== ACTIVITY ==
Starting at the line that contains "Melancholy Brushes Photoshop brush", write out every line to the end of the records below exactly, and leave out the pictures.

== DATA RECORDS ==
::::::::
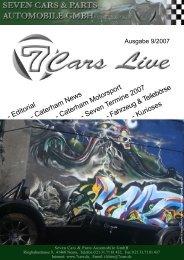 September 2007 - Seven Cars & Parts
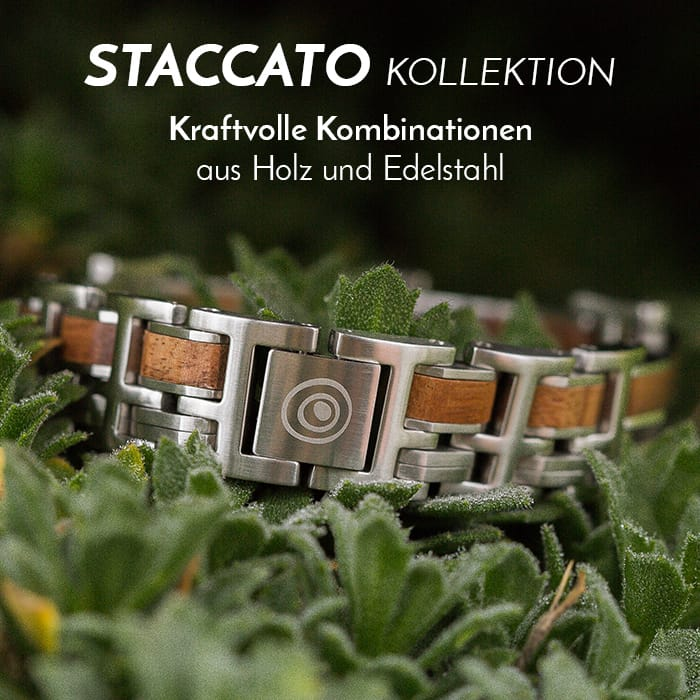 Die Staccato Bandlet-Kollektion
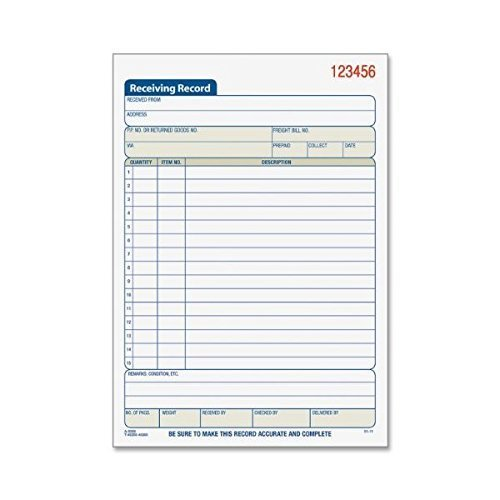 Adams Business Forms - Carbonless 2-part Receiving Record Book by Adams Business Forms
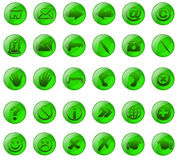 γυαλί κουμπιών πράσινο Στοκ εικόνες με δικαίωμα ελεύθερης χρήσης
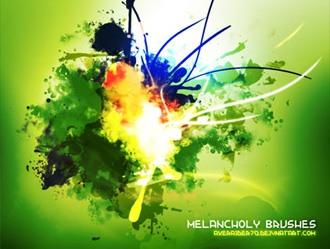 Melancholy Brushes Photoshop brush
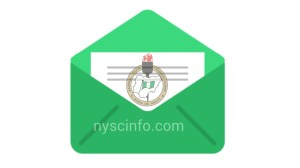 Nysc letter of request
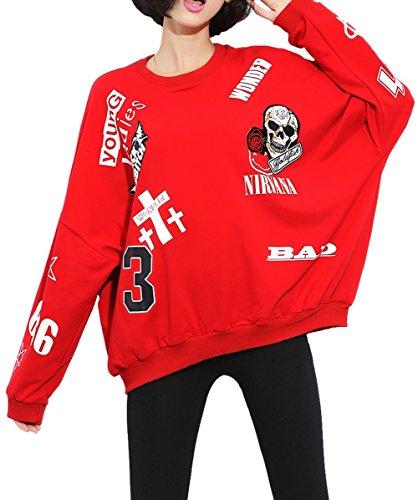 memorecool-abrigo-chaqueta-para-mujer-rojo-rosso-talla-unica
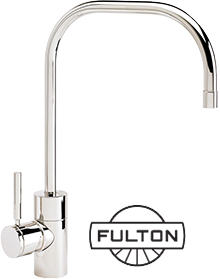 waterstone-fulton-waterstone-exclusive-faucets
::::::::
== THE COMPLETED TASK ==
 Melancholy Brushes Photoshop brush
 Nysc letter of request
 memorecool-abrigo-chaqueta-para-mujer-rojo-rosso-talla-unica
 waterstone-fulton-waterstone-exclusive-faucets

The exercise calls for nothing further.